Riyad cherche à constituer un bloc incluant le Pakistan, la Turquie, l’Égypte et la Somalie. Abou Dabi, ayant cultivé des liens militaires avec des factions soudanaises, libyennes et somaliennes, est censé se rapprocher de ces crétins en Israël et attirer l’Éthiopie dans son orbite.
En Afrique, l’Alliance des États du Sahel — Burkina Faso, Mali et Niger — s’impose comme la principale alliance militaire régionale et devrait être encouragée par la Chine et la Russie. En Amérique latine, l’ALBA ne fonctionne plus comme un instrument significatif. À sa place, une coalition semble se former autour de l’Argentine et du Chili, avec l’aval des États-Unis.
La Chine, l’Inde et la Russie souhaitent préserver l’Organisation des Nations unies. En conséquence, le président Trump a renoncé à ses projets de déplacer le siège de l’ONU. Mais il est essentiel de comprendre ce qui vient ensuite : une grande partie de ce que l’ONU a construit sera démantelée, afin de l’aligner sur le droit international correctement entendu — c’est-à-dire, bien sûr, un droit dépouillé de ses ornementations morales et rendu à son noyau utilitaire.
Le défi principal de l’administration Trump est l’endettement excessif des États-Unis, hérité des administrations précédentes.
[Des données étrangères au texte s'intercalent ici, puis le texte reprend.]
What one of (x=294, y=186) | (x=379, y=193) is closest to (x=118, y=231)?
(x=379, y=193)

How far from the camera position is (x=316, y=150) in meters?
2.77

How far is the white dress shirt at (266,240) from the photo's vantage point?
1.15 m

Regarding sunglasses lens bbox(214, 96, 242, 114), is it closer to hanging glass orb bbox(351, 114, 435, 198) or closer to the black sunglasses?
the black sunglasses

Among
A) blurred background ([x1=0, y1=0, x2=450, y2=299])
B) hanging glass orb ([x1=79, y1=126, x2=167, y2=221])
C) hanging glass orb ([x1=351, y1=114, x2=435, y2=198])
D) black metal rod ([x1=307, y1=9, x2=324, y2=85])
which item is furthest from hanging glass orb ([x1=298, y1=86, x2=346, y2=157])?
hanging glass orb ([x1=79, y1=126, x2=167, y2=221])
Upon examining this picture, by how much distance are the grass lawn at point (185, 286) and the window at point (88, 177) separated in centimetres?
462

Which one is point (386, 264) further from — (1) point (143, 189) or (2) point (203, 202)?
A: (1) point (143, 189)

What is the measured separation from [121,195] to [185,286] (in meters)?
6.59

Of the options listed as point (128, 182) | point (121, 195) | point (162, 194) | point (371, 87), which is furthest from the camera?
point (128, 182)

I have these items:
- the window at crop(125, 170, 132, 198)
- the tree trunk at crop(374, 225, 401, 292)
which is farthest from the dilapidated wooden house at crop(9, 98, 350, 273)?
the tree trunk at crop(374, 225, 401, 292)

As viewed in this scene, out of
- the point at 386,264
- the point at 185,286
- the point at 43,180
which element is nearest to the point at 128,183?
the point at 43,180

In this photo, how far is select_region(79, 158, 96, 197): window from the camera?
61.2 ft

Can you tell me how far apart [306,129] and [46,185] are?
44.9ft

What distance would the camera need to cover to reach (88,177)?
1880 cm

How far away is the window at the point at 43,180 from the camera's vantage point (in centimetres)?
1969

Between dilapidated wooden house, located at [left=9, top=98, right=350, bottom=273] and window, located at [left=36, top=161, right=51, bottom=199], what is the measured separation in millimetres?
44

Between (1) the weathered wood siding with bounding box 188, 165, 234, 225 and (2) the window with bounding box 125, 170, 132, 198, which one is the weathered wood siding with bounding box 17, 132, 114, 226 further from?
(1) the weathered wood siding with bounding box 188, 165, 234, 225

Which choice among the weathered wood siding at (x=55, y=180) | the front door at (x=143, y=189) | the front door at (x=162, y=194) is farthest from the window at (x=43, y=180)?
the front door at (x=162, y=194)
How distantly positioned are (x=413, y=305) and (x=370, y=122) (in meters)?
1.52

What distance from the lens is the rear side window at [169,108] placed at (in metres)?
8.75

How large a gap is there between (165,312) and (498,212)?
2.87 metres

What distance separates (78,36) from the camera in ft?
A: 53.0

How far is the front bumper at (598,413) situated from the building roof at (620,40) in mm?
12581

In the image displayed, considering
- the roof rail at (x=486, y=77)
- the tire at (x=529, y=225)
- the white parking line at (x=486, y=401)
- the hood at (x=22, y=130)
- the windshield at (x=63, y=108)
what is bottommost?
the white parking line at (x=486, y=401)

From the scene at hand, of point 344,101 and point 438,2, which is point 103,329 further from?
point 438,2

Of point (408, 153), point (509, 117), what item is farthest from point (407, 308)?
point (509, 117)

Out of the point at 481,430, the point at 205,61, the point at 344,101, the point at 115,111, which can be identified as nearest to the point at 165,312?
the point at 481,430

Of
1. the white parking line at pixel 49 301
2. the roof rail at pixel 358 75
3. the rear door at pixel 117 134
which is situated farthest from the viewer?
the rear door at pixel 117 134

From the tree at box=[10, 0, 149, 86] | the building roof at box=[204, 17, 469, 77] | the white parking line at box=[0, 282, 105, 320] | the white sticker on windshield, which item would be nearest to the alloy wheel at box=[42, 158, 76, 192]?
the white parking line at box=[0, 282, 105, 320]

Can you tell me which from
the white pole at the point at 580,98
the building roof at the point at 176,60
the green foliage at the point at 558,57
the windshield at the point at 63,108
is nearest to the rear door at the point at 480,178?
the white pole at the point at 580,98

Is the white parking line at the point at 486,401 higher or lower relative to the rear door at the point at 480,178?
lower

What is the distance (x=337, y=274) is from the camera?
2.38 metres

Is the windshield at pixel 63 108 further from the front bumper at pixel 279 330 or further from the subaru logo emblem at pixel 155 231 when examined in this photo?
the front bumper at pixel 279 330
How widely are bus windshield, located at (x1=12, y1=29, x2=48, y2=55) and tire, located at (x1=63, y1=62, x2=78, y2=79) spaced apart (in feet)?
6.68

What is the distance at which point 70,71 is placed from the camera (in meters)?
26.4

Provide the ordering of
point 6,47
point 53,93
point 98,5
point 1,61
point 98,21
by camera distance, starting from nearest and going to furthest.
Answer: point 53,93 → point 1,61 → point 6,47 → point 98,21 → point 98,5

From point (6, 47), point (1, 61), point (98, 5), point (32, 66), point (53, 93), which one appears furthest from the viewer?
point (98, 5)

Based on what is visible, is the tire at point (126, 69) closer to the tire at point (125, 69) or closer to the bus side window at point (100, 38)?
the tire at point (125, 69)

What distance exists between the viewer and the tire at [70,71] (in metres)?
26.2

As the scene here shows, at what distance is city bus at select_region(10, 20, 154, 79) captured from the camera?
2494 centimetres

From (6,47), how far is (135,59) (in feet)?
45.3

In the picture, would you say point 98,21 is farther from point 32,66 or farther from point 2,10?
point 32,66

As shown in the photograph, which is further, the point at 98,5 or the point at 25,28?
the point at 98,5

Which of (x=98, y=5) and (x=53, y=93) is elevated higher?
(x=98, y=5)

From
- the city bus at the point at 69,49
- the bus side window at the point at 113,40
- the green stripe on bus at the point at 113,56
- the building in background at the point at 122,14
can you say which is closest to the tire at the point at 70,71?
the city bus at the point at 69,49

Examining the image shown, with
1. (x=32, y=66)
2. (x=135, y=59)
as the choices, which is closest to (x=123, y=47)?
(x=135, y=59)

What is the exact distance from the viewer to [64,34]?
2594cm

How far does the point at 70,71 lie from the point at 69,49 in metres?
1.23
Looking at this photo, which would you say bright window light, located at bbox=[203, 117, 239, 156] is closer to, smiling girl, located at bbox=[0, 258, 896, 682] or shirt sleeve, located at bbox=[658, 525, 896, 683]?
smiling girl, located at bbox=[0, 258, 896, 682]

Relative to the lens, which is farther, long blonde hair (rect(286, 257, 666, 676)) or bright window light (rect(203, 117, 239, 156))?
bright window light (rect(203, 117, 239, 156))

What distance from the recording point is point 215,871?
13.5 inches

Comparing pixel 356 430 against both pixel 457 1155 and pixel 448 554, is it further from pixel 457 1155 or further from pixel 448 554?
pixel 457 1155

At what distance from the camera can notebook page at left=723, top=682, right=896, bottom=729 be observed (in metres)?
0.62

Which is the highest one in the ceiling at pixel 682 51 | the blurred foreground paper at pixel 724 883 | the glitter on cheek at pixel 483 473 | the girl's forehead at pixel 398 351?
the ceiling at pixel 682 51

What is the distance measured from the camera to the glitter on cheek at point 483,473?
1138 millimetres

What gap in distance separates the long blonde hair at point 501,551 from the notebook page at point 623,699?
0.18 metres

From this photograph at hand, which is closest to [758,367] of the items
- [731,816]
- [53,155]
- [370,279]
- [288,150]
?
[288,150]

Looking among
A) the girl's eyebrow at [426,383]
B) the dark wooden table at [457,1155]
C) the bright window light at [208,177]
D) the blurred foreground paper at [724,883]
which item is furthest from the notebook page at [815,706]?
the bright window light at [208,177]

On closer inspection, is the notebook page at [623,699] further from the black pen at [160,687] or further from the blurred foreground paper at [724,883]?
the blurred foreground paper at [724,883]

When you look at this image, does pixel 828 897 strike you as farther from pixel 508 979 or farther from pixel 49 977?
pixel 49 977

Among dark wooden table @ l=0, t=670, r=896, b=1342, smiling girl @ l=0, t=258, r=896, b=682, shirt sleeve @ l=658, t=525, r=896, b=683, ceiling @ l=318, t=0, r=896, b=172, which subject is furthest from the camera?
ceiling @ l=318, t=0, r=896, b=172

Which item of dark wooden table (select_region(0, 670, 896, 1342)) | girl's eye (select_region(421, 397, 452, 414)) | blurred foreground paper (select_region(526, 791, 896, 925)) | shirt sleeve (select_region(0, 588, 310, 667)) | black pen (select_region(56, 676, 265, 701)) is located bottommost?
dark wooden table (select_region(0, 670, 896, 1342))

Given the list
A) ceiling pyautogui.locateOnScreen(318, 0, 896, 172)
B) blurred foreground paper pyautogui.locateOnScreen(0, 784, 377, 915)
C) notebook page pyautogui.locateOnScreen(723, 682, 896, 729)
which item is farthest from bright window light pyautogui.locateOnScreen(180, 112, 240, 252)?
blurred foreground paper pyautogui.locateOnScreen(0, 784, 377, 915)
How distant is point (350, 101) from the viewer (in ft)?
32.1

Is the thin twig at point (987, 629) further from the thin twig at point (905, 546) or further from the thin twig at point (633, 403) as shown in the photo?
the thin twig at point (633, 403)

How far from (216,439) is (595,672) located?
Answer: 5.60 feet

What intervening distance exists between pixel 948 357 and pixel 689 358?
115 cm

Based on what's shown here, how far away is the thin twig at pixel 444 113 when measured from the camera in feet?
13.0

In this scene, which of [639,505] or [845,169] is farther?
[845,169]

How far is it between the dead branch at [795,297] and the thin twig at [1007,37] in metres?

Il a dépassé 38 000 milliards de dollars. L’annonce d’un investissement de 1 000 milliards de dollars par l’Arabie saoudite et de 1 400 milliards par les Émirats arabes unis n’est guère plus qu’un écran de fumée.
Même si ces sommes se matérialisaient, elles seraient dérisoires au regard de la dette publique ; et, de toute façon, l’Arabie saoudite n’a pas encore déboursé ce qu’elle a annoncé. Ses caisses sont vides. Toute sa trésorerie est absorbée par Saudi Vision 2030 (NEOM et The Line).
En réalité, nous assistons à la chute de l’Empire américain, calquée sur la chute de l’Empire soviétique. Mikhaïl Gorbatchev a démantelé le Pacte de Varsovie avant de reconnaître l’effondrement de l’URSS.
Aujourd’hui, le président Trump démantèle l’Alliance atlantique, en espérant — suppose-t-on, avec une certaine urgence personnelle — qu’il n’aura pas à assister à la fin des États-Unis d’Amérique.
Ce qui est déjà une conclusion acquise.